- **Exercise objective**
Look for the word "Aepyceros" in the records, and copy each line where it appears.

Task input Start Marker

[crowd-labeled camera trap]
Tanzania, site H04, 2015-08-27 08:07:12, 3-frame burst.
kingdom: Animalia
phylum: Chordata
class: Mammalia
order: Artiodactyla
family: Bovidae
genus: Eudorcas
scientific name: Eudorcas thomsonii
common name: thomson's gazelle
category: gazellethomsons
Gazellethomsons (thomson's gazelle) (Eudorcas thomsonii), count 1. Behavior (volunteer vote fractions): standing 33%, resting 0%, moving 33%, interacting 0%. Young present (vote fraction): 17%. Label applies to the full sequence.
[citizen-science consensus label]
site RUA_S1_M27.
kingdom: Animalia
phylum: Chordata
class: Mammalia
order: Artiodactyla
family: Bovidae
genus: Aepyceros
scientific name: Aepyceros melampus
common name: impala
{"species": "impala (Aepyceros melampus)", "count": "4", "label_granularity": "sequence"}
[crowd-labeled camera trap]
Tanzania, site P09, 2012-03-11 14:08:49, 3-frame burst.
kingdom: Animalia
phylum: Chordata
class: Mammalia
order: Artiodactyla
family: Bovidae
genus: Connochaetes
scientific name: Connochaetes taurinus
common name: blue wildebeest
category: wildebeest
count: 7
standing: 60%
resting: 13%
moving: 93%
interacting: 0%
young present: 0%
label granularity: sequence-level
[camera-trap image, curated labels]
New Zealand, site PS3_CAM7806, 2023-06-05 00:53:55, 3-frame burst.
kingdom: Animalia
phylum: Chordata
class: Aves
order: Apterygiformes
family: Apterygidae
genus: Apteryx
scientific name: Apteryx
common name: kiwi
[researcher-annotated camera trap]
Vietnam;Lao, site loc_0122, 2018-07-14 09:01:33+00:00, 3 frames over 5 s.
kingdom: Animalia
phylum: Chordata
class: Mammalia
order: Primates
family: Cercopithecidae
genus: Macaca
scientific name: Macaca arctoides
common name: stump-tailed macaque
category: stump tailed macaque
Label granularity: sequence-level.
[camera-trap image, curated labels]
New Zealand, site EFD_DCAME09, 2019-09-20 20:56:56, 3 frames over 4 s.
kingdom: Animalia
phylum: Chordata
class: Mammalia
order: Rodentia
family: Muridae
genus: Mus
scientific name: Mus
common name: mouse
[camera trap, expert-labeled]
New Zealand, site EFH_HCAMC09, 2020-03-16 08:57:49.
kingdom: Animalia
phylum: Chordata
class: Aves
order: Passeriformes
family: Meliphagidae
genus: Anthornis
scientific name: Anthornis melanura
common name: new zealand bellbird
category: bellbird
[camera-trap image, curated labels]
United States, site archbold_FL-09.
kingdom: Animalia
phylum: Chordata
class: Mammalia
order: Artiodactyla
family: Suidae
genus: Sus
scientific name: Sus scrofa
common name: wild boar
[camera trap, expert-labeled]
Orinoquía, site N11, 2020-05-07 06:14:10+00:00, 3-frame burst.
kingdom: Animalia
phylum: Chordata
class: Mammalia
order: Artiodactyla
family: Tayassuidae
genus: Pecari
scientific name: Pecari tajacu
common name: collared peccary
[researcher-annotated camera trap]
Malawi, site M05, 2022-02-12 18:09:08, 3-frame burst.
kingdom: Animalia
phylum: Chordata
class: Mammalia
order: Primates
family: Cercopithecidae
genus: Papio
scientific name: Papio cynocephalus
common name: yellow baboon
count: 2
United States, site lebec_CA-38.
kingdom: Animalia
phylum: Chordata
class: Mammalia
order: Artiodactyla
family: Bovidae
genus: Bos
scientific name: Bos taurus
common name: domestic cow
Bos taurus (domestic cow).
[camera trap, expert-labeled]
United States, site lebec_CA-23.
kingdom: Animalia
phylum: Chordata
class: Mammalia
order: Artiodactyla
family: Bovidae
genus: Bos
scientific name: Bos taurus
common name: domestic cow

Task input End Marker

- **Solution**
genus: Aepyceros
scientific name: Aepyceros melampus
{"species": "impala (Aepyceros melampus)", "count": "4", "label_granularity": "sequence"}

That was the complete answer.